§ RECORDS SUPPLIED:
######

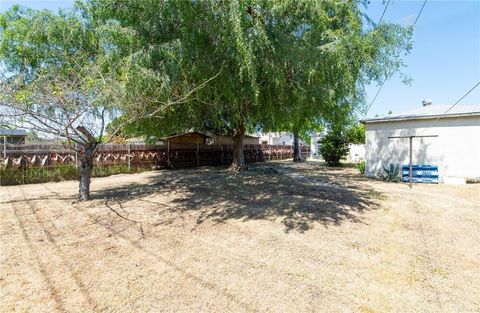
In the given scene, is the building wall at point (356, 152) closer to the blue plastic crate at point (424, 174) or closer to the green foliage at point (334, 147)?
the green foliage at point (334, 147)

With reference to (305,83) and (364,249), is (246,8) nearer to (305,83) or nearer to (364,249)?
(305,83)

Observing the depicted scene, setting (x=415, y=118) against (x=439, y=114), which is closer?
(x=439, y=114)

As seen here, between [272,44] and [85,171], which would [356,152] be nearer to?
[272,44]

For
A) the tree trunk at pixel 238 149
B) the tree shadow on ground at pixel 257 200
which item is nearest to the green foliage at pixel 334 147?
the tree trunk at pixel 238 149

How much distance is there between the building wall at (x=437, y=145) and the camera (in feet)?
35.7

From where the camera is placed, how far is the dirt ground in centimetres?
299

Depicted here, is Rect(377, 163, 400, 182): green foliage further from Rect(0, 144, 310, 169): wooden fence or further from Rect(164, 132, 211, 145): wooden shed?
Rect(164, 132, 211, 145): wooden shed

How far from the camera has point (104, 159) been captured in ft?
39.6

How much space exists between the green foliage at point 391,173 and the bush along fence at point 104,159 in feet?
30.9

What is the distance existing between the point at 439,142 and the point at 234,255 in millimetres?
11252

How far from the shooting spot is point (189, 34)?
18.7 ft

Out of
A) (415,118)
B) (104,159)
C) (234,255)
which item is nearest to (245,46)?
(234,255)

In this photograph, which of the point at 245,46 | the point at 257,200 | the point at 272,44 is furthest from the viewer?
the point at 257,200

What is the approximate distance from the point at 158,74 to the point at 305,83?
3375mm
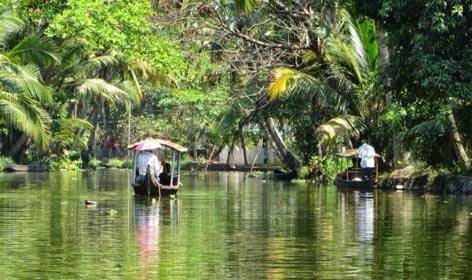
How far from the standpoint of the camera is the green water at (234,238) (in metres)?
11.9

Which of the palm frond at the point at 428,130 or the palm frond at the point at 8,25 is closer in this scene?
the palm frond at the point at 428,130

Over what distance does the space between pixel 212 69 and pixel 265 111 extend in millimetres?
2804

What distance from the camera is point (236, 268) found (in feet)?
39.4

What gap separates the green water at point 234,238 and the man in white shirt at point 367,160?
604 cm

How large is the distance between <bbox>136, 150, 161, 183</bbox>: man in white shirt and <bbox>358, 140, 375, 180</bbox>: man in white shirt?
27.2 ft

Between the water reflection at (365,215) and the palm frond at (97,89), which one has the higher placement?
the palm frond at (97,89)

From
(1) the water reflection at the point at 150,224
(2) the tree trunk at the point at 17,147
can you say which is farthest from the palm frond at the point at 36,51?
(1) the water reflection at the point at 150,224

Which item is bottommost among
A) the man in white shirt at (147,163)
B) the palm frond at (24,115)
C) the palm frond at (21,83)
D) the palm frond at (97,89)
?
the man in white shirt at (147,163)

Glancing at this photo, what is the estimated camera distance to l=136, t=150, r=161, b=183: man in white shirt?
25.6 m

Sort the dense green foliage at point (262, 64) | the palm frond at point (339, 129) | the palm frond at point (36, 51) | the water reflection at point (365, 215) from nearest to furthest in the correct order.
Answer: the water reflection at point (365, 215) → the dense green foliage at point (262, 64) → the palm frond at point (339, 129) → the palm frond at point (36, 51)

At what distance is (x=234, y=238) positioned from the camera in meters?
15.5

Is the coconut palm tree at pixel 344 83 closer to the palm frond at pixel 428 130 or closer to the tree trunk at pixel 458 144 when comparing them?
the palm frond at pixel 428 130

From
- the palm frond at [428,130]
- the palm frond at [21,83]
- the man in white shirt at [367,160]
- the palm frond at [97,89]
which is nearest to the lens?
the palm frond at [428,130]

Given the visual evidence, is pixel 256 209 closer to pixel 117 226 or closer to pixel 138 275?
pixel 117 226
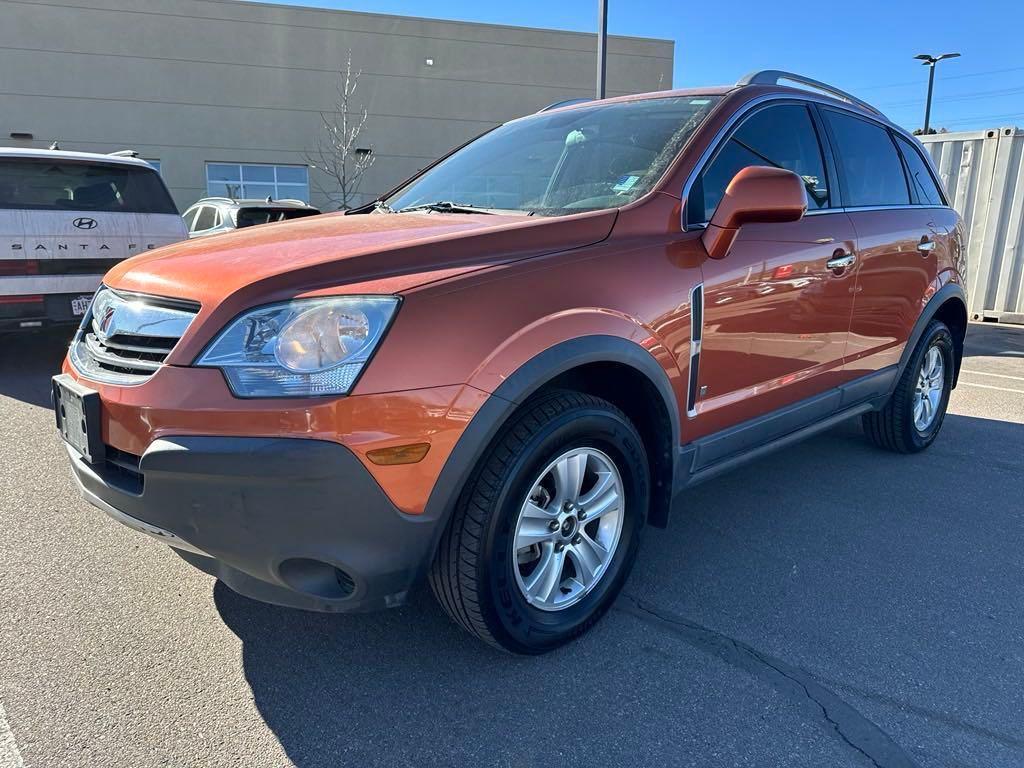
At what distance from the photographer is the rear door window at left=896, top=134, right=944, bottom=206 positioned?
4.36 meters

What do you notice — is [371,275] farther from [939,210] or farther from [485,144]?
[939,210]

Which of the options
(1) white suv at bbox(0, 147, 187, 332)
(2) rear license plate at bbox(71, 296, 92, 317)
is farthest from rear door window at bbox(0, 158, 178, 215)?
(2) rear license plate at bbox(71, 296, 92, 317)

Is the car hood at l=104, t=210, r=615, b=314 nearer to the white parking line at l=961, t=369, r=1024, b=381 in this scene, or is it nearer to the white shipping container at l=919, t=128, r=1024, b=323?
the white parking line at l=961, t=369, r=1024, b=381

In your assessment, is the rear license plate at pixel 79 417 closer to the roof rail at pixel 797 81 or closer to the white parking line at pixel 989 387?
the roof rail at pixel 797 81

######

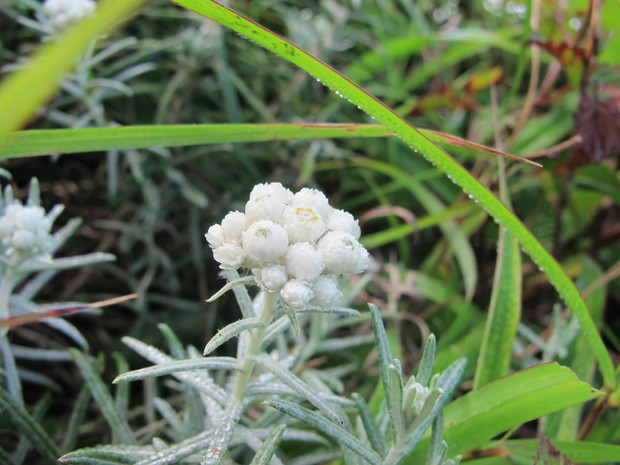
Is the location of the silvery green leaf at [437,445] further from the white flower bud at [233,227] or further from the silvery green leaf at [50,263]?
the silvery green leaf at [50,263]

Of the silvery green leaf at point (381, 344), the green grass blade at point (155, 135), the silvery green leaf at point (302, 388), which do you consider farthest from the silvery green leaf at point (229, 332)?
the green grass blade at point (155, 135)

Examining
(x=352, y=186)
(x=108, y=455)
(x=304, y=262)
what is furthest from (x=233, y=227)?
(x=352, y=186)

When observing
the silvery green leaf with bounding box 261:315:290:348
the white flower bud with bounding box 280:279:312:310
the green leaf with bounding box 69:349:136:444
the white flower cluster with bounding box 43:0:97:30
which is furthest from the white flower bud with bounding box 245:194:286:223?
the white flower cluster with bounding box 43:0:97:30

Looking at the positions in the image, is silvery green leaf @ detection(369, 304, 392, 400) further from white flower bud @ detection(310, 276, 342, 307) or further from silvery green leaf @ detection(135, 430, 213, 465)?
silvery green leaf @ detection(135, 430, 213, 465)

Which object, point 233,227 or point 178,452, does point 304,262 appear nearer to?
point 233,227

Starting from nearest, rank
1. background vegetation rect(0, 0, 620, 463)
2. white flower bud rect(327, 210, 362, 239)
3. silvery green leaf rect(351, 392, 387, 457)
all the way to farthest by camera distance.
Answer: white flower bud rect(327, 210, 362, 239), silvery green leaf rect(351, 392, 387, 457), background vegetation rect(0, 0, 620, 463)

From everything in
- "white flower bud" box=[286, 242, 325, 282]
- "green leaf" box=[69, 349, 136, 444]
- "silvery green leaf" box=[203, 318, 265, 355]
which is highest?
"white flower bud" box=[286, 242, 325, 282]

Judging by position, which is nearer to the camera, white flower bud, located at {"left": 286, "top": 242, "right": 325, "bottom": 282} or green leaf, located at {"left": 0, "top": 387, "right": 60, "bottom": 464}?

######

§ EXERCISE OBJECTIVE: Reproduce verbatim the items beginning at the line containing "Starting from nearest, rank" and ending after the line containing "Judging by position, which", both included.

§ ANSWER FOR THIS EXERCISE:
Starting from nearest, rank
1. background vegetation rect(0, 0, 620, 463)
2. white flower bud rect(327, 210, 362, 239)
3. silvery green leaf rect(351, 392, 387, 457)
all the way to farthest by camera distance.
Answer: white flower bud rect(327, 210, 362, 239), silvery green leaf rect(351, 392, 387, 457), background vegetation rect(0, 0, 620, 463)

From everything in
- "white flower bud" box=[286, 242, 325, 282]
- "green leaf" box=[69, 349, 136, 444]
- "silvery green leaf" box=[203, 318, 265, 355]
which is highest?
"white flower bud" box=[286, 242, 325, 282]

Judging by position, which is nearer to the camera, white flower bud, located at {"left": 286, "top": 242, "right": 325, "bottom": 282} or green leaf, located at {"left": 0, "top": 387, "right": 60, "bottom": 464}?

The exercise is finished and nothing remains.